* _Work instructions_: Tally the lines of the records below that contain the string "presented", with case counting, and reply with the number alone.

[Start Records for the exercise]

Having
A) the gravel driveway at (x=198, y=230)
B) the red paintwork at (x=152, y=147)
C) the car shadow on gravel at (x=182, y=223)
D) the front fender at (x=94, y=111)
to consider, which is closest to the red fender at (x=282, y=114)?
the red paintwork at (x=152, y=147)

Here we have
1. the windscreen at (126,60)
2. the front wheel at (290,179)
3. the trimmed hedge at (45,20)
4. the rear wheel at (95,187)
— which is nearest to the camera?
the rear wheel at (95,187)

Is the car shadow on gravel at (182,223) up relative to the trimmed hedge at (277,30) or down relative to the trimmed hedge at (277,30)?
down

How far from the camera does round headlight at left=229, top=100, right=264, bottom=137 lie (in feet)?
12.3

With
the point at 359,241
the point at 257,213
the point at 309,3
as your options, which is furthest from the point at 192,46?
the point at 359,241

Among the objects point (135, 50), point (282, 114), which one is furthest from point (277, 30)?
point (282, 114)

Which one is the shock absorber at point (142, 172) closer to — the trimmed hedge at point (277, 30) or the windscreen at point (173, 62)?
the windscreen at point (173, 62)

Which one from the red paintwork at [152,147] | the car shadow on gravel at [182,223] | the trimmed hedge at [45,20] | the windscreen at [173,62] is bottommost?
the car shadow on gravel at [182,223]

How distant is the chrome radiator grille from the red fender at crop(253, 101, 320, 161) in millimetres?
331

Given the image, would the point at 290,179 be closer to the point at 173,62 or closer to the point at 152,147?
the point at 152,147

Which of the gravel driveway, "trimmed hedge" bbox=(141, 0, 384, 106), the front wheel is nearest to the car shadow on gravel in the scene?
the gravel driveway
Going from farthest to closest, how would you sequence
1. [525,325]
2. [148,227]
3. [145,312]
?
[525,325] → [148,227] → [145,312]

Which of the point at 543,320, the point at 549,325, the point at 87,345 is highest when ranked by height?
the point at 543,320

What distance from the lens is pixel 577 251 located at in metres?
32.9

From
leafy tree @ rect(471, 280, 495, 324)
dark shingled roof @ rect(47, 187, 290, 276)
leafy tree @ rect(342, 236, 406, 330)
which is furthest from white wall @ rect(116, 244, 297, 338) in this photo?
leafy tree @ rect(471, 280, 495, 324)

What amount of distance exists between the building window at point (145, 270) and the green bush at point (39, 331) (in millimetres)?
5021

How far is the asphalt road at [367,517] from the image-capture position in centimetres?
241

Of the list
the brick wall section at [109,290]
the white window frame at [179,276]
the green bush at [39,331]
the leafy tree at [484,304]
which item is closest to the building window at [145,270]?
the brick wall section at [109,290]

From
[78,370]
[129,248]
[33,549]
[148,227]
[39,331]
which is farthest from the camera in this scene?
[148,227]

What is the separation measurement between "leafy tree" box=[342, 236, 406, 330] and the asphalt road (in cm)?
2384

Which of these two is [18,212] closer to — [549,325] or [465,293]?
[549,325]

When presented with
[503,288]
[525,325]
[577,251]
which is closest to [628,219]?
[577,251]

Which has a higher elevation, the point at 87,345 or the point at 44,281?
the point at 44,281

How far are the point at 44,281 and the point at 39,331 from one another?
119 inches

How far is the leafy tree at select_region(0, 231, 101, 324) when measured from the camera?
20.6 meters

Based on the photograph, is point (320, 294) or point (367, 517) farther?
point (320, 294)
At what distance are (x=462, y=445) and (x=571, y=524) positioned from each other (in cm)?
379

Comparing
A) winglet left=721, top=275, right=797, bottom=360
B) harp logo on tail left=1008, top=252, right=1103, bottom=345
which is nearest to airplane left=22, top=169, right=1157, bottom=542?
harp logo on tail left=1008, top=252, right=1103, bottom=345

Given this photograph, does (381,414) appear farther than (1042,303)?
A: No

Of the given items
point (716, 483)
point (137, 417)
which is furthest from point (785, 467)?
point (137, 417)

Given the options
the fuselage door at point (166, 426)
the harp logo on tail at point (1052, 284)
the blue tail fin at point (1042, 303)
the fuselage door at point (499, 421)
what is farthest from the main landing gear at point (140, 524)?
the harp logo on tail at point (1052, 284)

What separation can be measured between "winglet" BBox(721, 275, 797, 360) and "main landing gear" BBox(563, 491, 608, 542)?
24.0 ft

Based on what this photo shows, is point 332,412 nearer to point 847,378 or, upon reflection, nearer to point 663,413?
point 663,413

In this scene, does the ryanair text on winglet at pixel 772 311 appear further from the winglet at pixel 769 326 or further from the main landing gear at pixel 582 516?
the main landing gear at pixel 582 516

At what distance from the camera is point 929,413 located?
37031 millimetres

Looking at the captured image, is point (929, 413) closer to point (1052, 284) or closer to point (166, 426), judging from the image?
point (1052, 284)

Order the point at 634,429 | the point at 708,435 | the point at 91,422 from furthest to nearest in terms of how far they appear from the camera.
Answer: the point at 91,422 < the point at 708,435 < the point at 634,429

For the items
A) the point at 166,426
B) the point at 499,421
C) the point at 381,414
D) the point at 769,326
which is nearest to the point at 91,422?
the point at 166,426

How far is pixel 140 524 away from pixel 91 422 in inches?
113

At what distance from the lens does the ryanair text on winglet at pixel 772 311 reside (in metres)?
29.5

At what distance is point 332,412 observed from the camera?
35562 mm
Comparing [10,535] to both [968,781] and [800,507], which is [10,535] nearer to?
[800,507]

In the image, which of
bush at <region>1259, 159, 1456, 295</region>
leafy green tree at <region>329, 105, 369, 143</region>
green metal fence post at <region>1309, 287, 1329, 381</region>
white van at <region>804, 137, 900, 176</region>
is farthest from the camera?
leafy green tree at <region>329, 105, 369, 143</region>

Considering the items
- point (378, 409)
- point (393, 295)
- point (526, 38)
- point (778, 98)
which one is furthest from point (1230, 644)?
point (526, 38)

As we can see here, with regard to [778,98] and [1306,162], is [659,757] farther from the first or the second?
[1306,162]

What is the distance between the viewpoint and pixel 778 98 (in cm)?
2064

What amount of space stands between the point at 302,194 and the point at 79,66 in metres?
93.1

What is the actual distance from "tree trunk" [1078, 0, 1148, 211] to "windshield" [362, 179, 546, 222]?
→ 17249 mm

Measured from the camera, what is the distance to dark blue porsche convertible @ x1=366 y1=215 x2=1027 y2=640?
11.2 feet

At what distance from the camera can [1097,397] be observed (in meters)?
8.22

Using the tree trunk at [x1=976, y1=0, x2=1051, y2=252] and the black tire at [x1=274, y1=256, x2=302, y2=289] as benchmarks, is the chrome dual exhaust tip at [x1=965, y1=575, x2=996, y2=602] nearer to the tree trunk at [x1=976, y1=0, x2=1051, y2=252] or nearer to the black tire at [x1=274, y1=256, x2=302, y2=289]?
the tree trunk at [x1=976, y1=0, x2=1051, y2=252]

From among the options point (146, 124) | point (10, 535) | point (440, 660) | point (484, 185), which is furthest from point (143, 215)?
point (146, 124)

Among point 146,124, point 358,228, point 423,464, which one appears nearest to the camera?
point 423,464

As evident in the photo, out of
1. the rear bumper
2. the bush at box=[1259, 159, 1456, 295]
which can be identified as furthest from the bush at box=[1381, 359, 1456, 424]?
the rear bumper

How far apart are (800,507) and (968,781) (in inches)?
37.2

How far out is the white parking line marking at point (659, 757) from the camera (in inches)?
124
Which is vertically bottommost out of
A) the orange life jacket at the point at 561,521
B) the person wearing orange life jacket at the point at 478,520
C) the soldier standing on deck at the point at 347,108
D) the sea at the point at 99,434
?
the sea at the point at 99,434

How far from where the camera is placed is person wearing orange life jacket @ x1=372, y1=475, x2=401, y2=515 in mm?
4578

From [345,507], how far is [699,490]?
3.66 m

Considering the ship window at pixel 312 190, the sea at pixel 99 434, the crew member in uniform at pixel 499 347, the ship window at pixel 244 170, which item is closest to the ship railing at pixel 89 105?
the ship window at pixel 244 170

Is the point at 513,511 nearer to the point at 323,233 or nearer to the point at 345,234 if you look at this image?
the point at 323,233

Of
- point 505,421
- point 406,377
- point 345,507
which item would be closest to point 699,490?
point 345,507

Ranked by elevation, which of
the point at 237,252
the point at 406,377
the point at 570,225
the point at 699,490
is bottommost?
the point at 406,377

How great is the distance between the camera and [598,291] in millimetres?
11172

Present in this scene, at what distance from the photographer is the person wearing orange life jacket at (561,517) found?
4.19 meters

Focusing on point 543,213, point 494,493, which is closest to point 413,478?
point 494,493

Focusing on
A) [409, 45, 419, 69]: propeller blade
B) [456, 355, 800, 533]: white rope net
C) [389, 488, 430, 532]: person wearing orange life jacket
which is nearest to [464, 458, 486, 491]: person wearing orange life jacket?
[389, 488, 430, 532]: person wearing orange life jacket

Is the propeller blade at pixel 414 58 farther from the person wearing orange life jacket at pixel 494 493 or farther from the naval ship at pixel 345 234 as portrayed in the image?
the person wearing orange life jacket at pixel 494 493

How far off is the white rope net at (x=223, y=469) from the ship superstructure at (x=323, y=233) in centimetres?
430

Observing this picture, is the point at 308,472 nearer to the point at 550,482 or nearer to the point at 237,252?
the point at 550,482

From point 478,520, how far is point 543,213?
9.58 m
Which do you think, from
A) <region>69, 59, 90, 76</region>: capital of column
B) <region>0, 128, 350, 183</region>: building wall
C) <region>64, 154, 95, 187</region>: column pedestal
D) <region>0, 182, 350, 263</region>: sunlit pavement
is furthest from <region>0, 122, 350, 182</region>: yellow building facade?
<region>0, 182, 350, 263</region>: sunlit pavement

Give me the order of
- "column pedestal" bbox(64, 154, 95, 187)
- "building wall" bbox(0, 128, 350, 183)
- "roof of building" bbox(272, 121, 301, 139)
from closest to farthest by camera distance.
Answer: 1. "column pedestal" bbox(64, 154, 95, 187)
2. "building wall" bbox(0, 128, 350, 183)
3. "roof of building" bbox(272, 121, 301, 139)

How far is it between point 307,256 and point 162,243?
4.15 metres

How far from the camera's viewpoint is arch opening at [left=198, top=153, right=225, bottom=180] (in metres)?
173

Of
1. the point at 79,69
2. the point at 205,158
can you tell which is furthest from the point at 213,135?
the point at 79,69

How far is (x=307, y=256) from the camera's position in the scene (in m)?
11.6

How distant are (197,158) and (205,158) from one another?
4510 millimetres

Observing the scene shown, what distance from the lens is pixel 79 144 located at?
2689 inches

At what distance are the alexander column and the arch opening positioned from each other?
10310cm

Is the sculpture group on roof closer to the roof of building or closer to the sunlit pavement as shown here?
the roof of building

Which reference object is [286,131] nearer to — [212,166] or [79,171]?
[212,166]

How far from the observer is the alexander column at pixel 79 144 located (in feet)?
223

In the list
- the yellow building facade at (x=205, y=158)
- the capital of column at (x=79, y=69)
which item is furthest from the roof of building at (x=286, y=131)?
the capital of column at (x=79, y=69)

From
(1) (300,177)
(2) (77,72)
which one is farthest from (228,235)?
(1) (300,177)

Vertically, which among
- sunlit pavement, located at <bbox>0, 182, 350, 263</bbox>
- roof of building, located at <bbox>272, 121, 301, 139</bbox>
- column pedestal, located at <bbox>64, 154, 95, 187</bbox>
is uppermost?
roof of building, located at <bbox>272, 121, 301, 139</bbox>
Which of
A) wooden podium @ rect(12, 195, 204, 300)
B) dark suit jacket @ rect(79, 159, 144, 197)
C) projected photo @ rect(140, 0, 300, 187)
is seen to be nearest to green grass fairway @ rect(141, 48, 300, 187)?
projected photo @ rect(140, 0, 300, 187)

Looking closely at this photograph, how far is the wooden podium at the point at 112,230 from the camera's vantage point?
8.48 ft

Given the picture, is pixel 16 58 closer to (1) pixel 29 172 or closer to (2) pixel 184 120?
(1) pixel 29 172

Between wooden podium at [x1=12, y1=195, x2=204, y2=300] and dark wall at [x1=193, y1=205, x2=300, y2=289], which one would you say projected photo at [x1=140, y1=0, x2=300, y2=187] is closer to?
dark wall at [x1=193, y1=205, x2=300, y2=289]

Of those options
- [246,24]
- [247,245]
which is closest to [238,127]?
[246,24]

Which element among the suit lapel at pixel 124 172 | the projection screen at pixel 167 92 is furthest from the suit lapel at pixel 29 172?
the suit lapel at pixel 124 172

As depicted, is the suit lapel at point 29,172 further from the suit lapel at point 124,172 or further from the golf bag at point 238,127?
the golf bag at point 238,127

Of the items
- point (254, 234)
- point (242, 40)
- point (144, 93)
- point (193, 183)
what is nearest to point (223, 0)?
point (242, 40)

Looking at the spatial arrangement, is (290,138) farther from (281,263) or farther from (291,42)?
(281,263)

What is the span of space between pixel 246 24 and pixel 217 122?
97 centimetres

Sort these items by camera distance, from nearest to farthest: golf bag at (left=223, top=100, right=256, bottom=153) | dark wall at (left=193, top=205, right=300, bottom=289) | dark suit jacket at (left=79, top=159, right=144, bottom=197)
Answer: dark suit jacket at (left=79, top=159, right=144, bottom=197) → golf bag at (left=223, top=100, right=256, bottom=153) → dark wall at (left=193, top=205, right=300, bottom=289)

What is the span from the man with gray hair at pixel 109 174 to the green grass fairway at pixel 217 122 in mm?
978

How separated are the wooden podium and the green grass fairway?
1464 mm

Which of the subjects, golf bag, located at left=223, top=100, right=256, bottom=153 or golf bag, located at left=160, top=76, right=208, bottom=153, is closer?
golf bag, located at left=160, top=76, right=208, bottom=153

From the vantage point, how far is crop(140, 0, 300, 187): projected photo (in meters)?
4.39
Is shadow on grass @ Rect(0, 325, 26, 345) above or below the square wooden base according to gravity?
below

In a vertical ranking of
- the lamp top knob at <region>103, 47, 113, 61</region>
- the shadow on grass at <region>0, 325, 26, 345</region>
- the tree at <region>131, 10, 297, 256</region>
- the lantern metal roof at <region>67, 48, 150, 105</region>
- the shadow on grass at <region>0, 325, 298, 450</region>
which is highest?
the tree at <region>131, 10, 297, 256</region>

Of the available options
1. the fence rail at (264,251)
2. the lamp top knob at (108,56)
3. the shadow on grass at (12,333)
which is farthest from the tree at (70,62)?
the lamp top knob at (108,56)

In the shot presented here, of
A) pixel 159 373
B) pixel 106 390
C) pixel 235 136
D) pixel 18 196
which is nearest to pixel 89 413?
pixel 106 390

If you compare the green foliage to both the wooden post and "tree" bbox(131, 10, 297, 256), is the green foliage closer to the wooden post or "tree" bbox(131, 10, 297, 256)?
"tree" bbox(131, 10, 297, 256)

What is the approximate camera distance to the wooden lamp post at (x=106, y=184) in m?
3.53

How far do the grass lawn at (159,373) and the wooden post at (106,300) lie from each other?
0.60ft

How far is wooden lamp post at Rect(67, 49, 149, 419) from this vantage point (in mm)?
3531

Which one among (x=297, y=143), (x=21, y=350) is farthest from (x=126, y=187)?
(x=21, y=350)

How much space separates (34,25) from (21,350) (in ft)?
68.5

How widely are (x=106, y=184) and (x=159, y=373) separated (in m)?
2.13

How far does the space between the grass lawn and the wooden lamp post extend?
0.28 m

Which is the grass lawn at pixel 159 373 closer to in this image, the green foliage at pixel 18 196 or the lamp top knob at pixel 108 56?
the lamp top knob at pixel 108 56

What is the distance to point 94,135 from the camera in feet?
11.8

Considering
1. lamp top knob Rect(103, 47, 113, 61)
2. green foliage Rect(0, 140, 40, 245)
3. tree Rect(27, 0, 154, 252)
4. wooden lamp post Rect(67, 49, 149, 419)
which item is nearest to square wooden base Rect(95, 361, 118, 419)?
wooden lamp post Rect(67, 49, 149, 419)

[End Records for the exercise]

* _Exercise output_: 2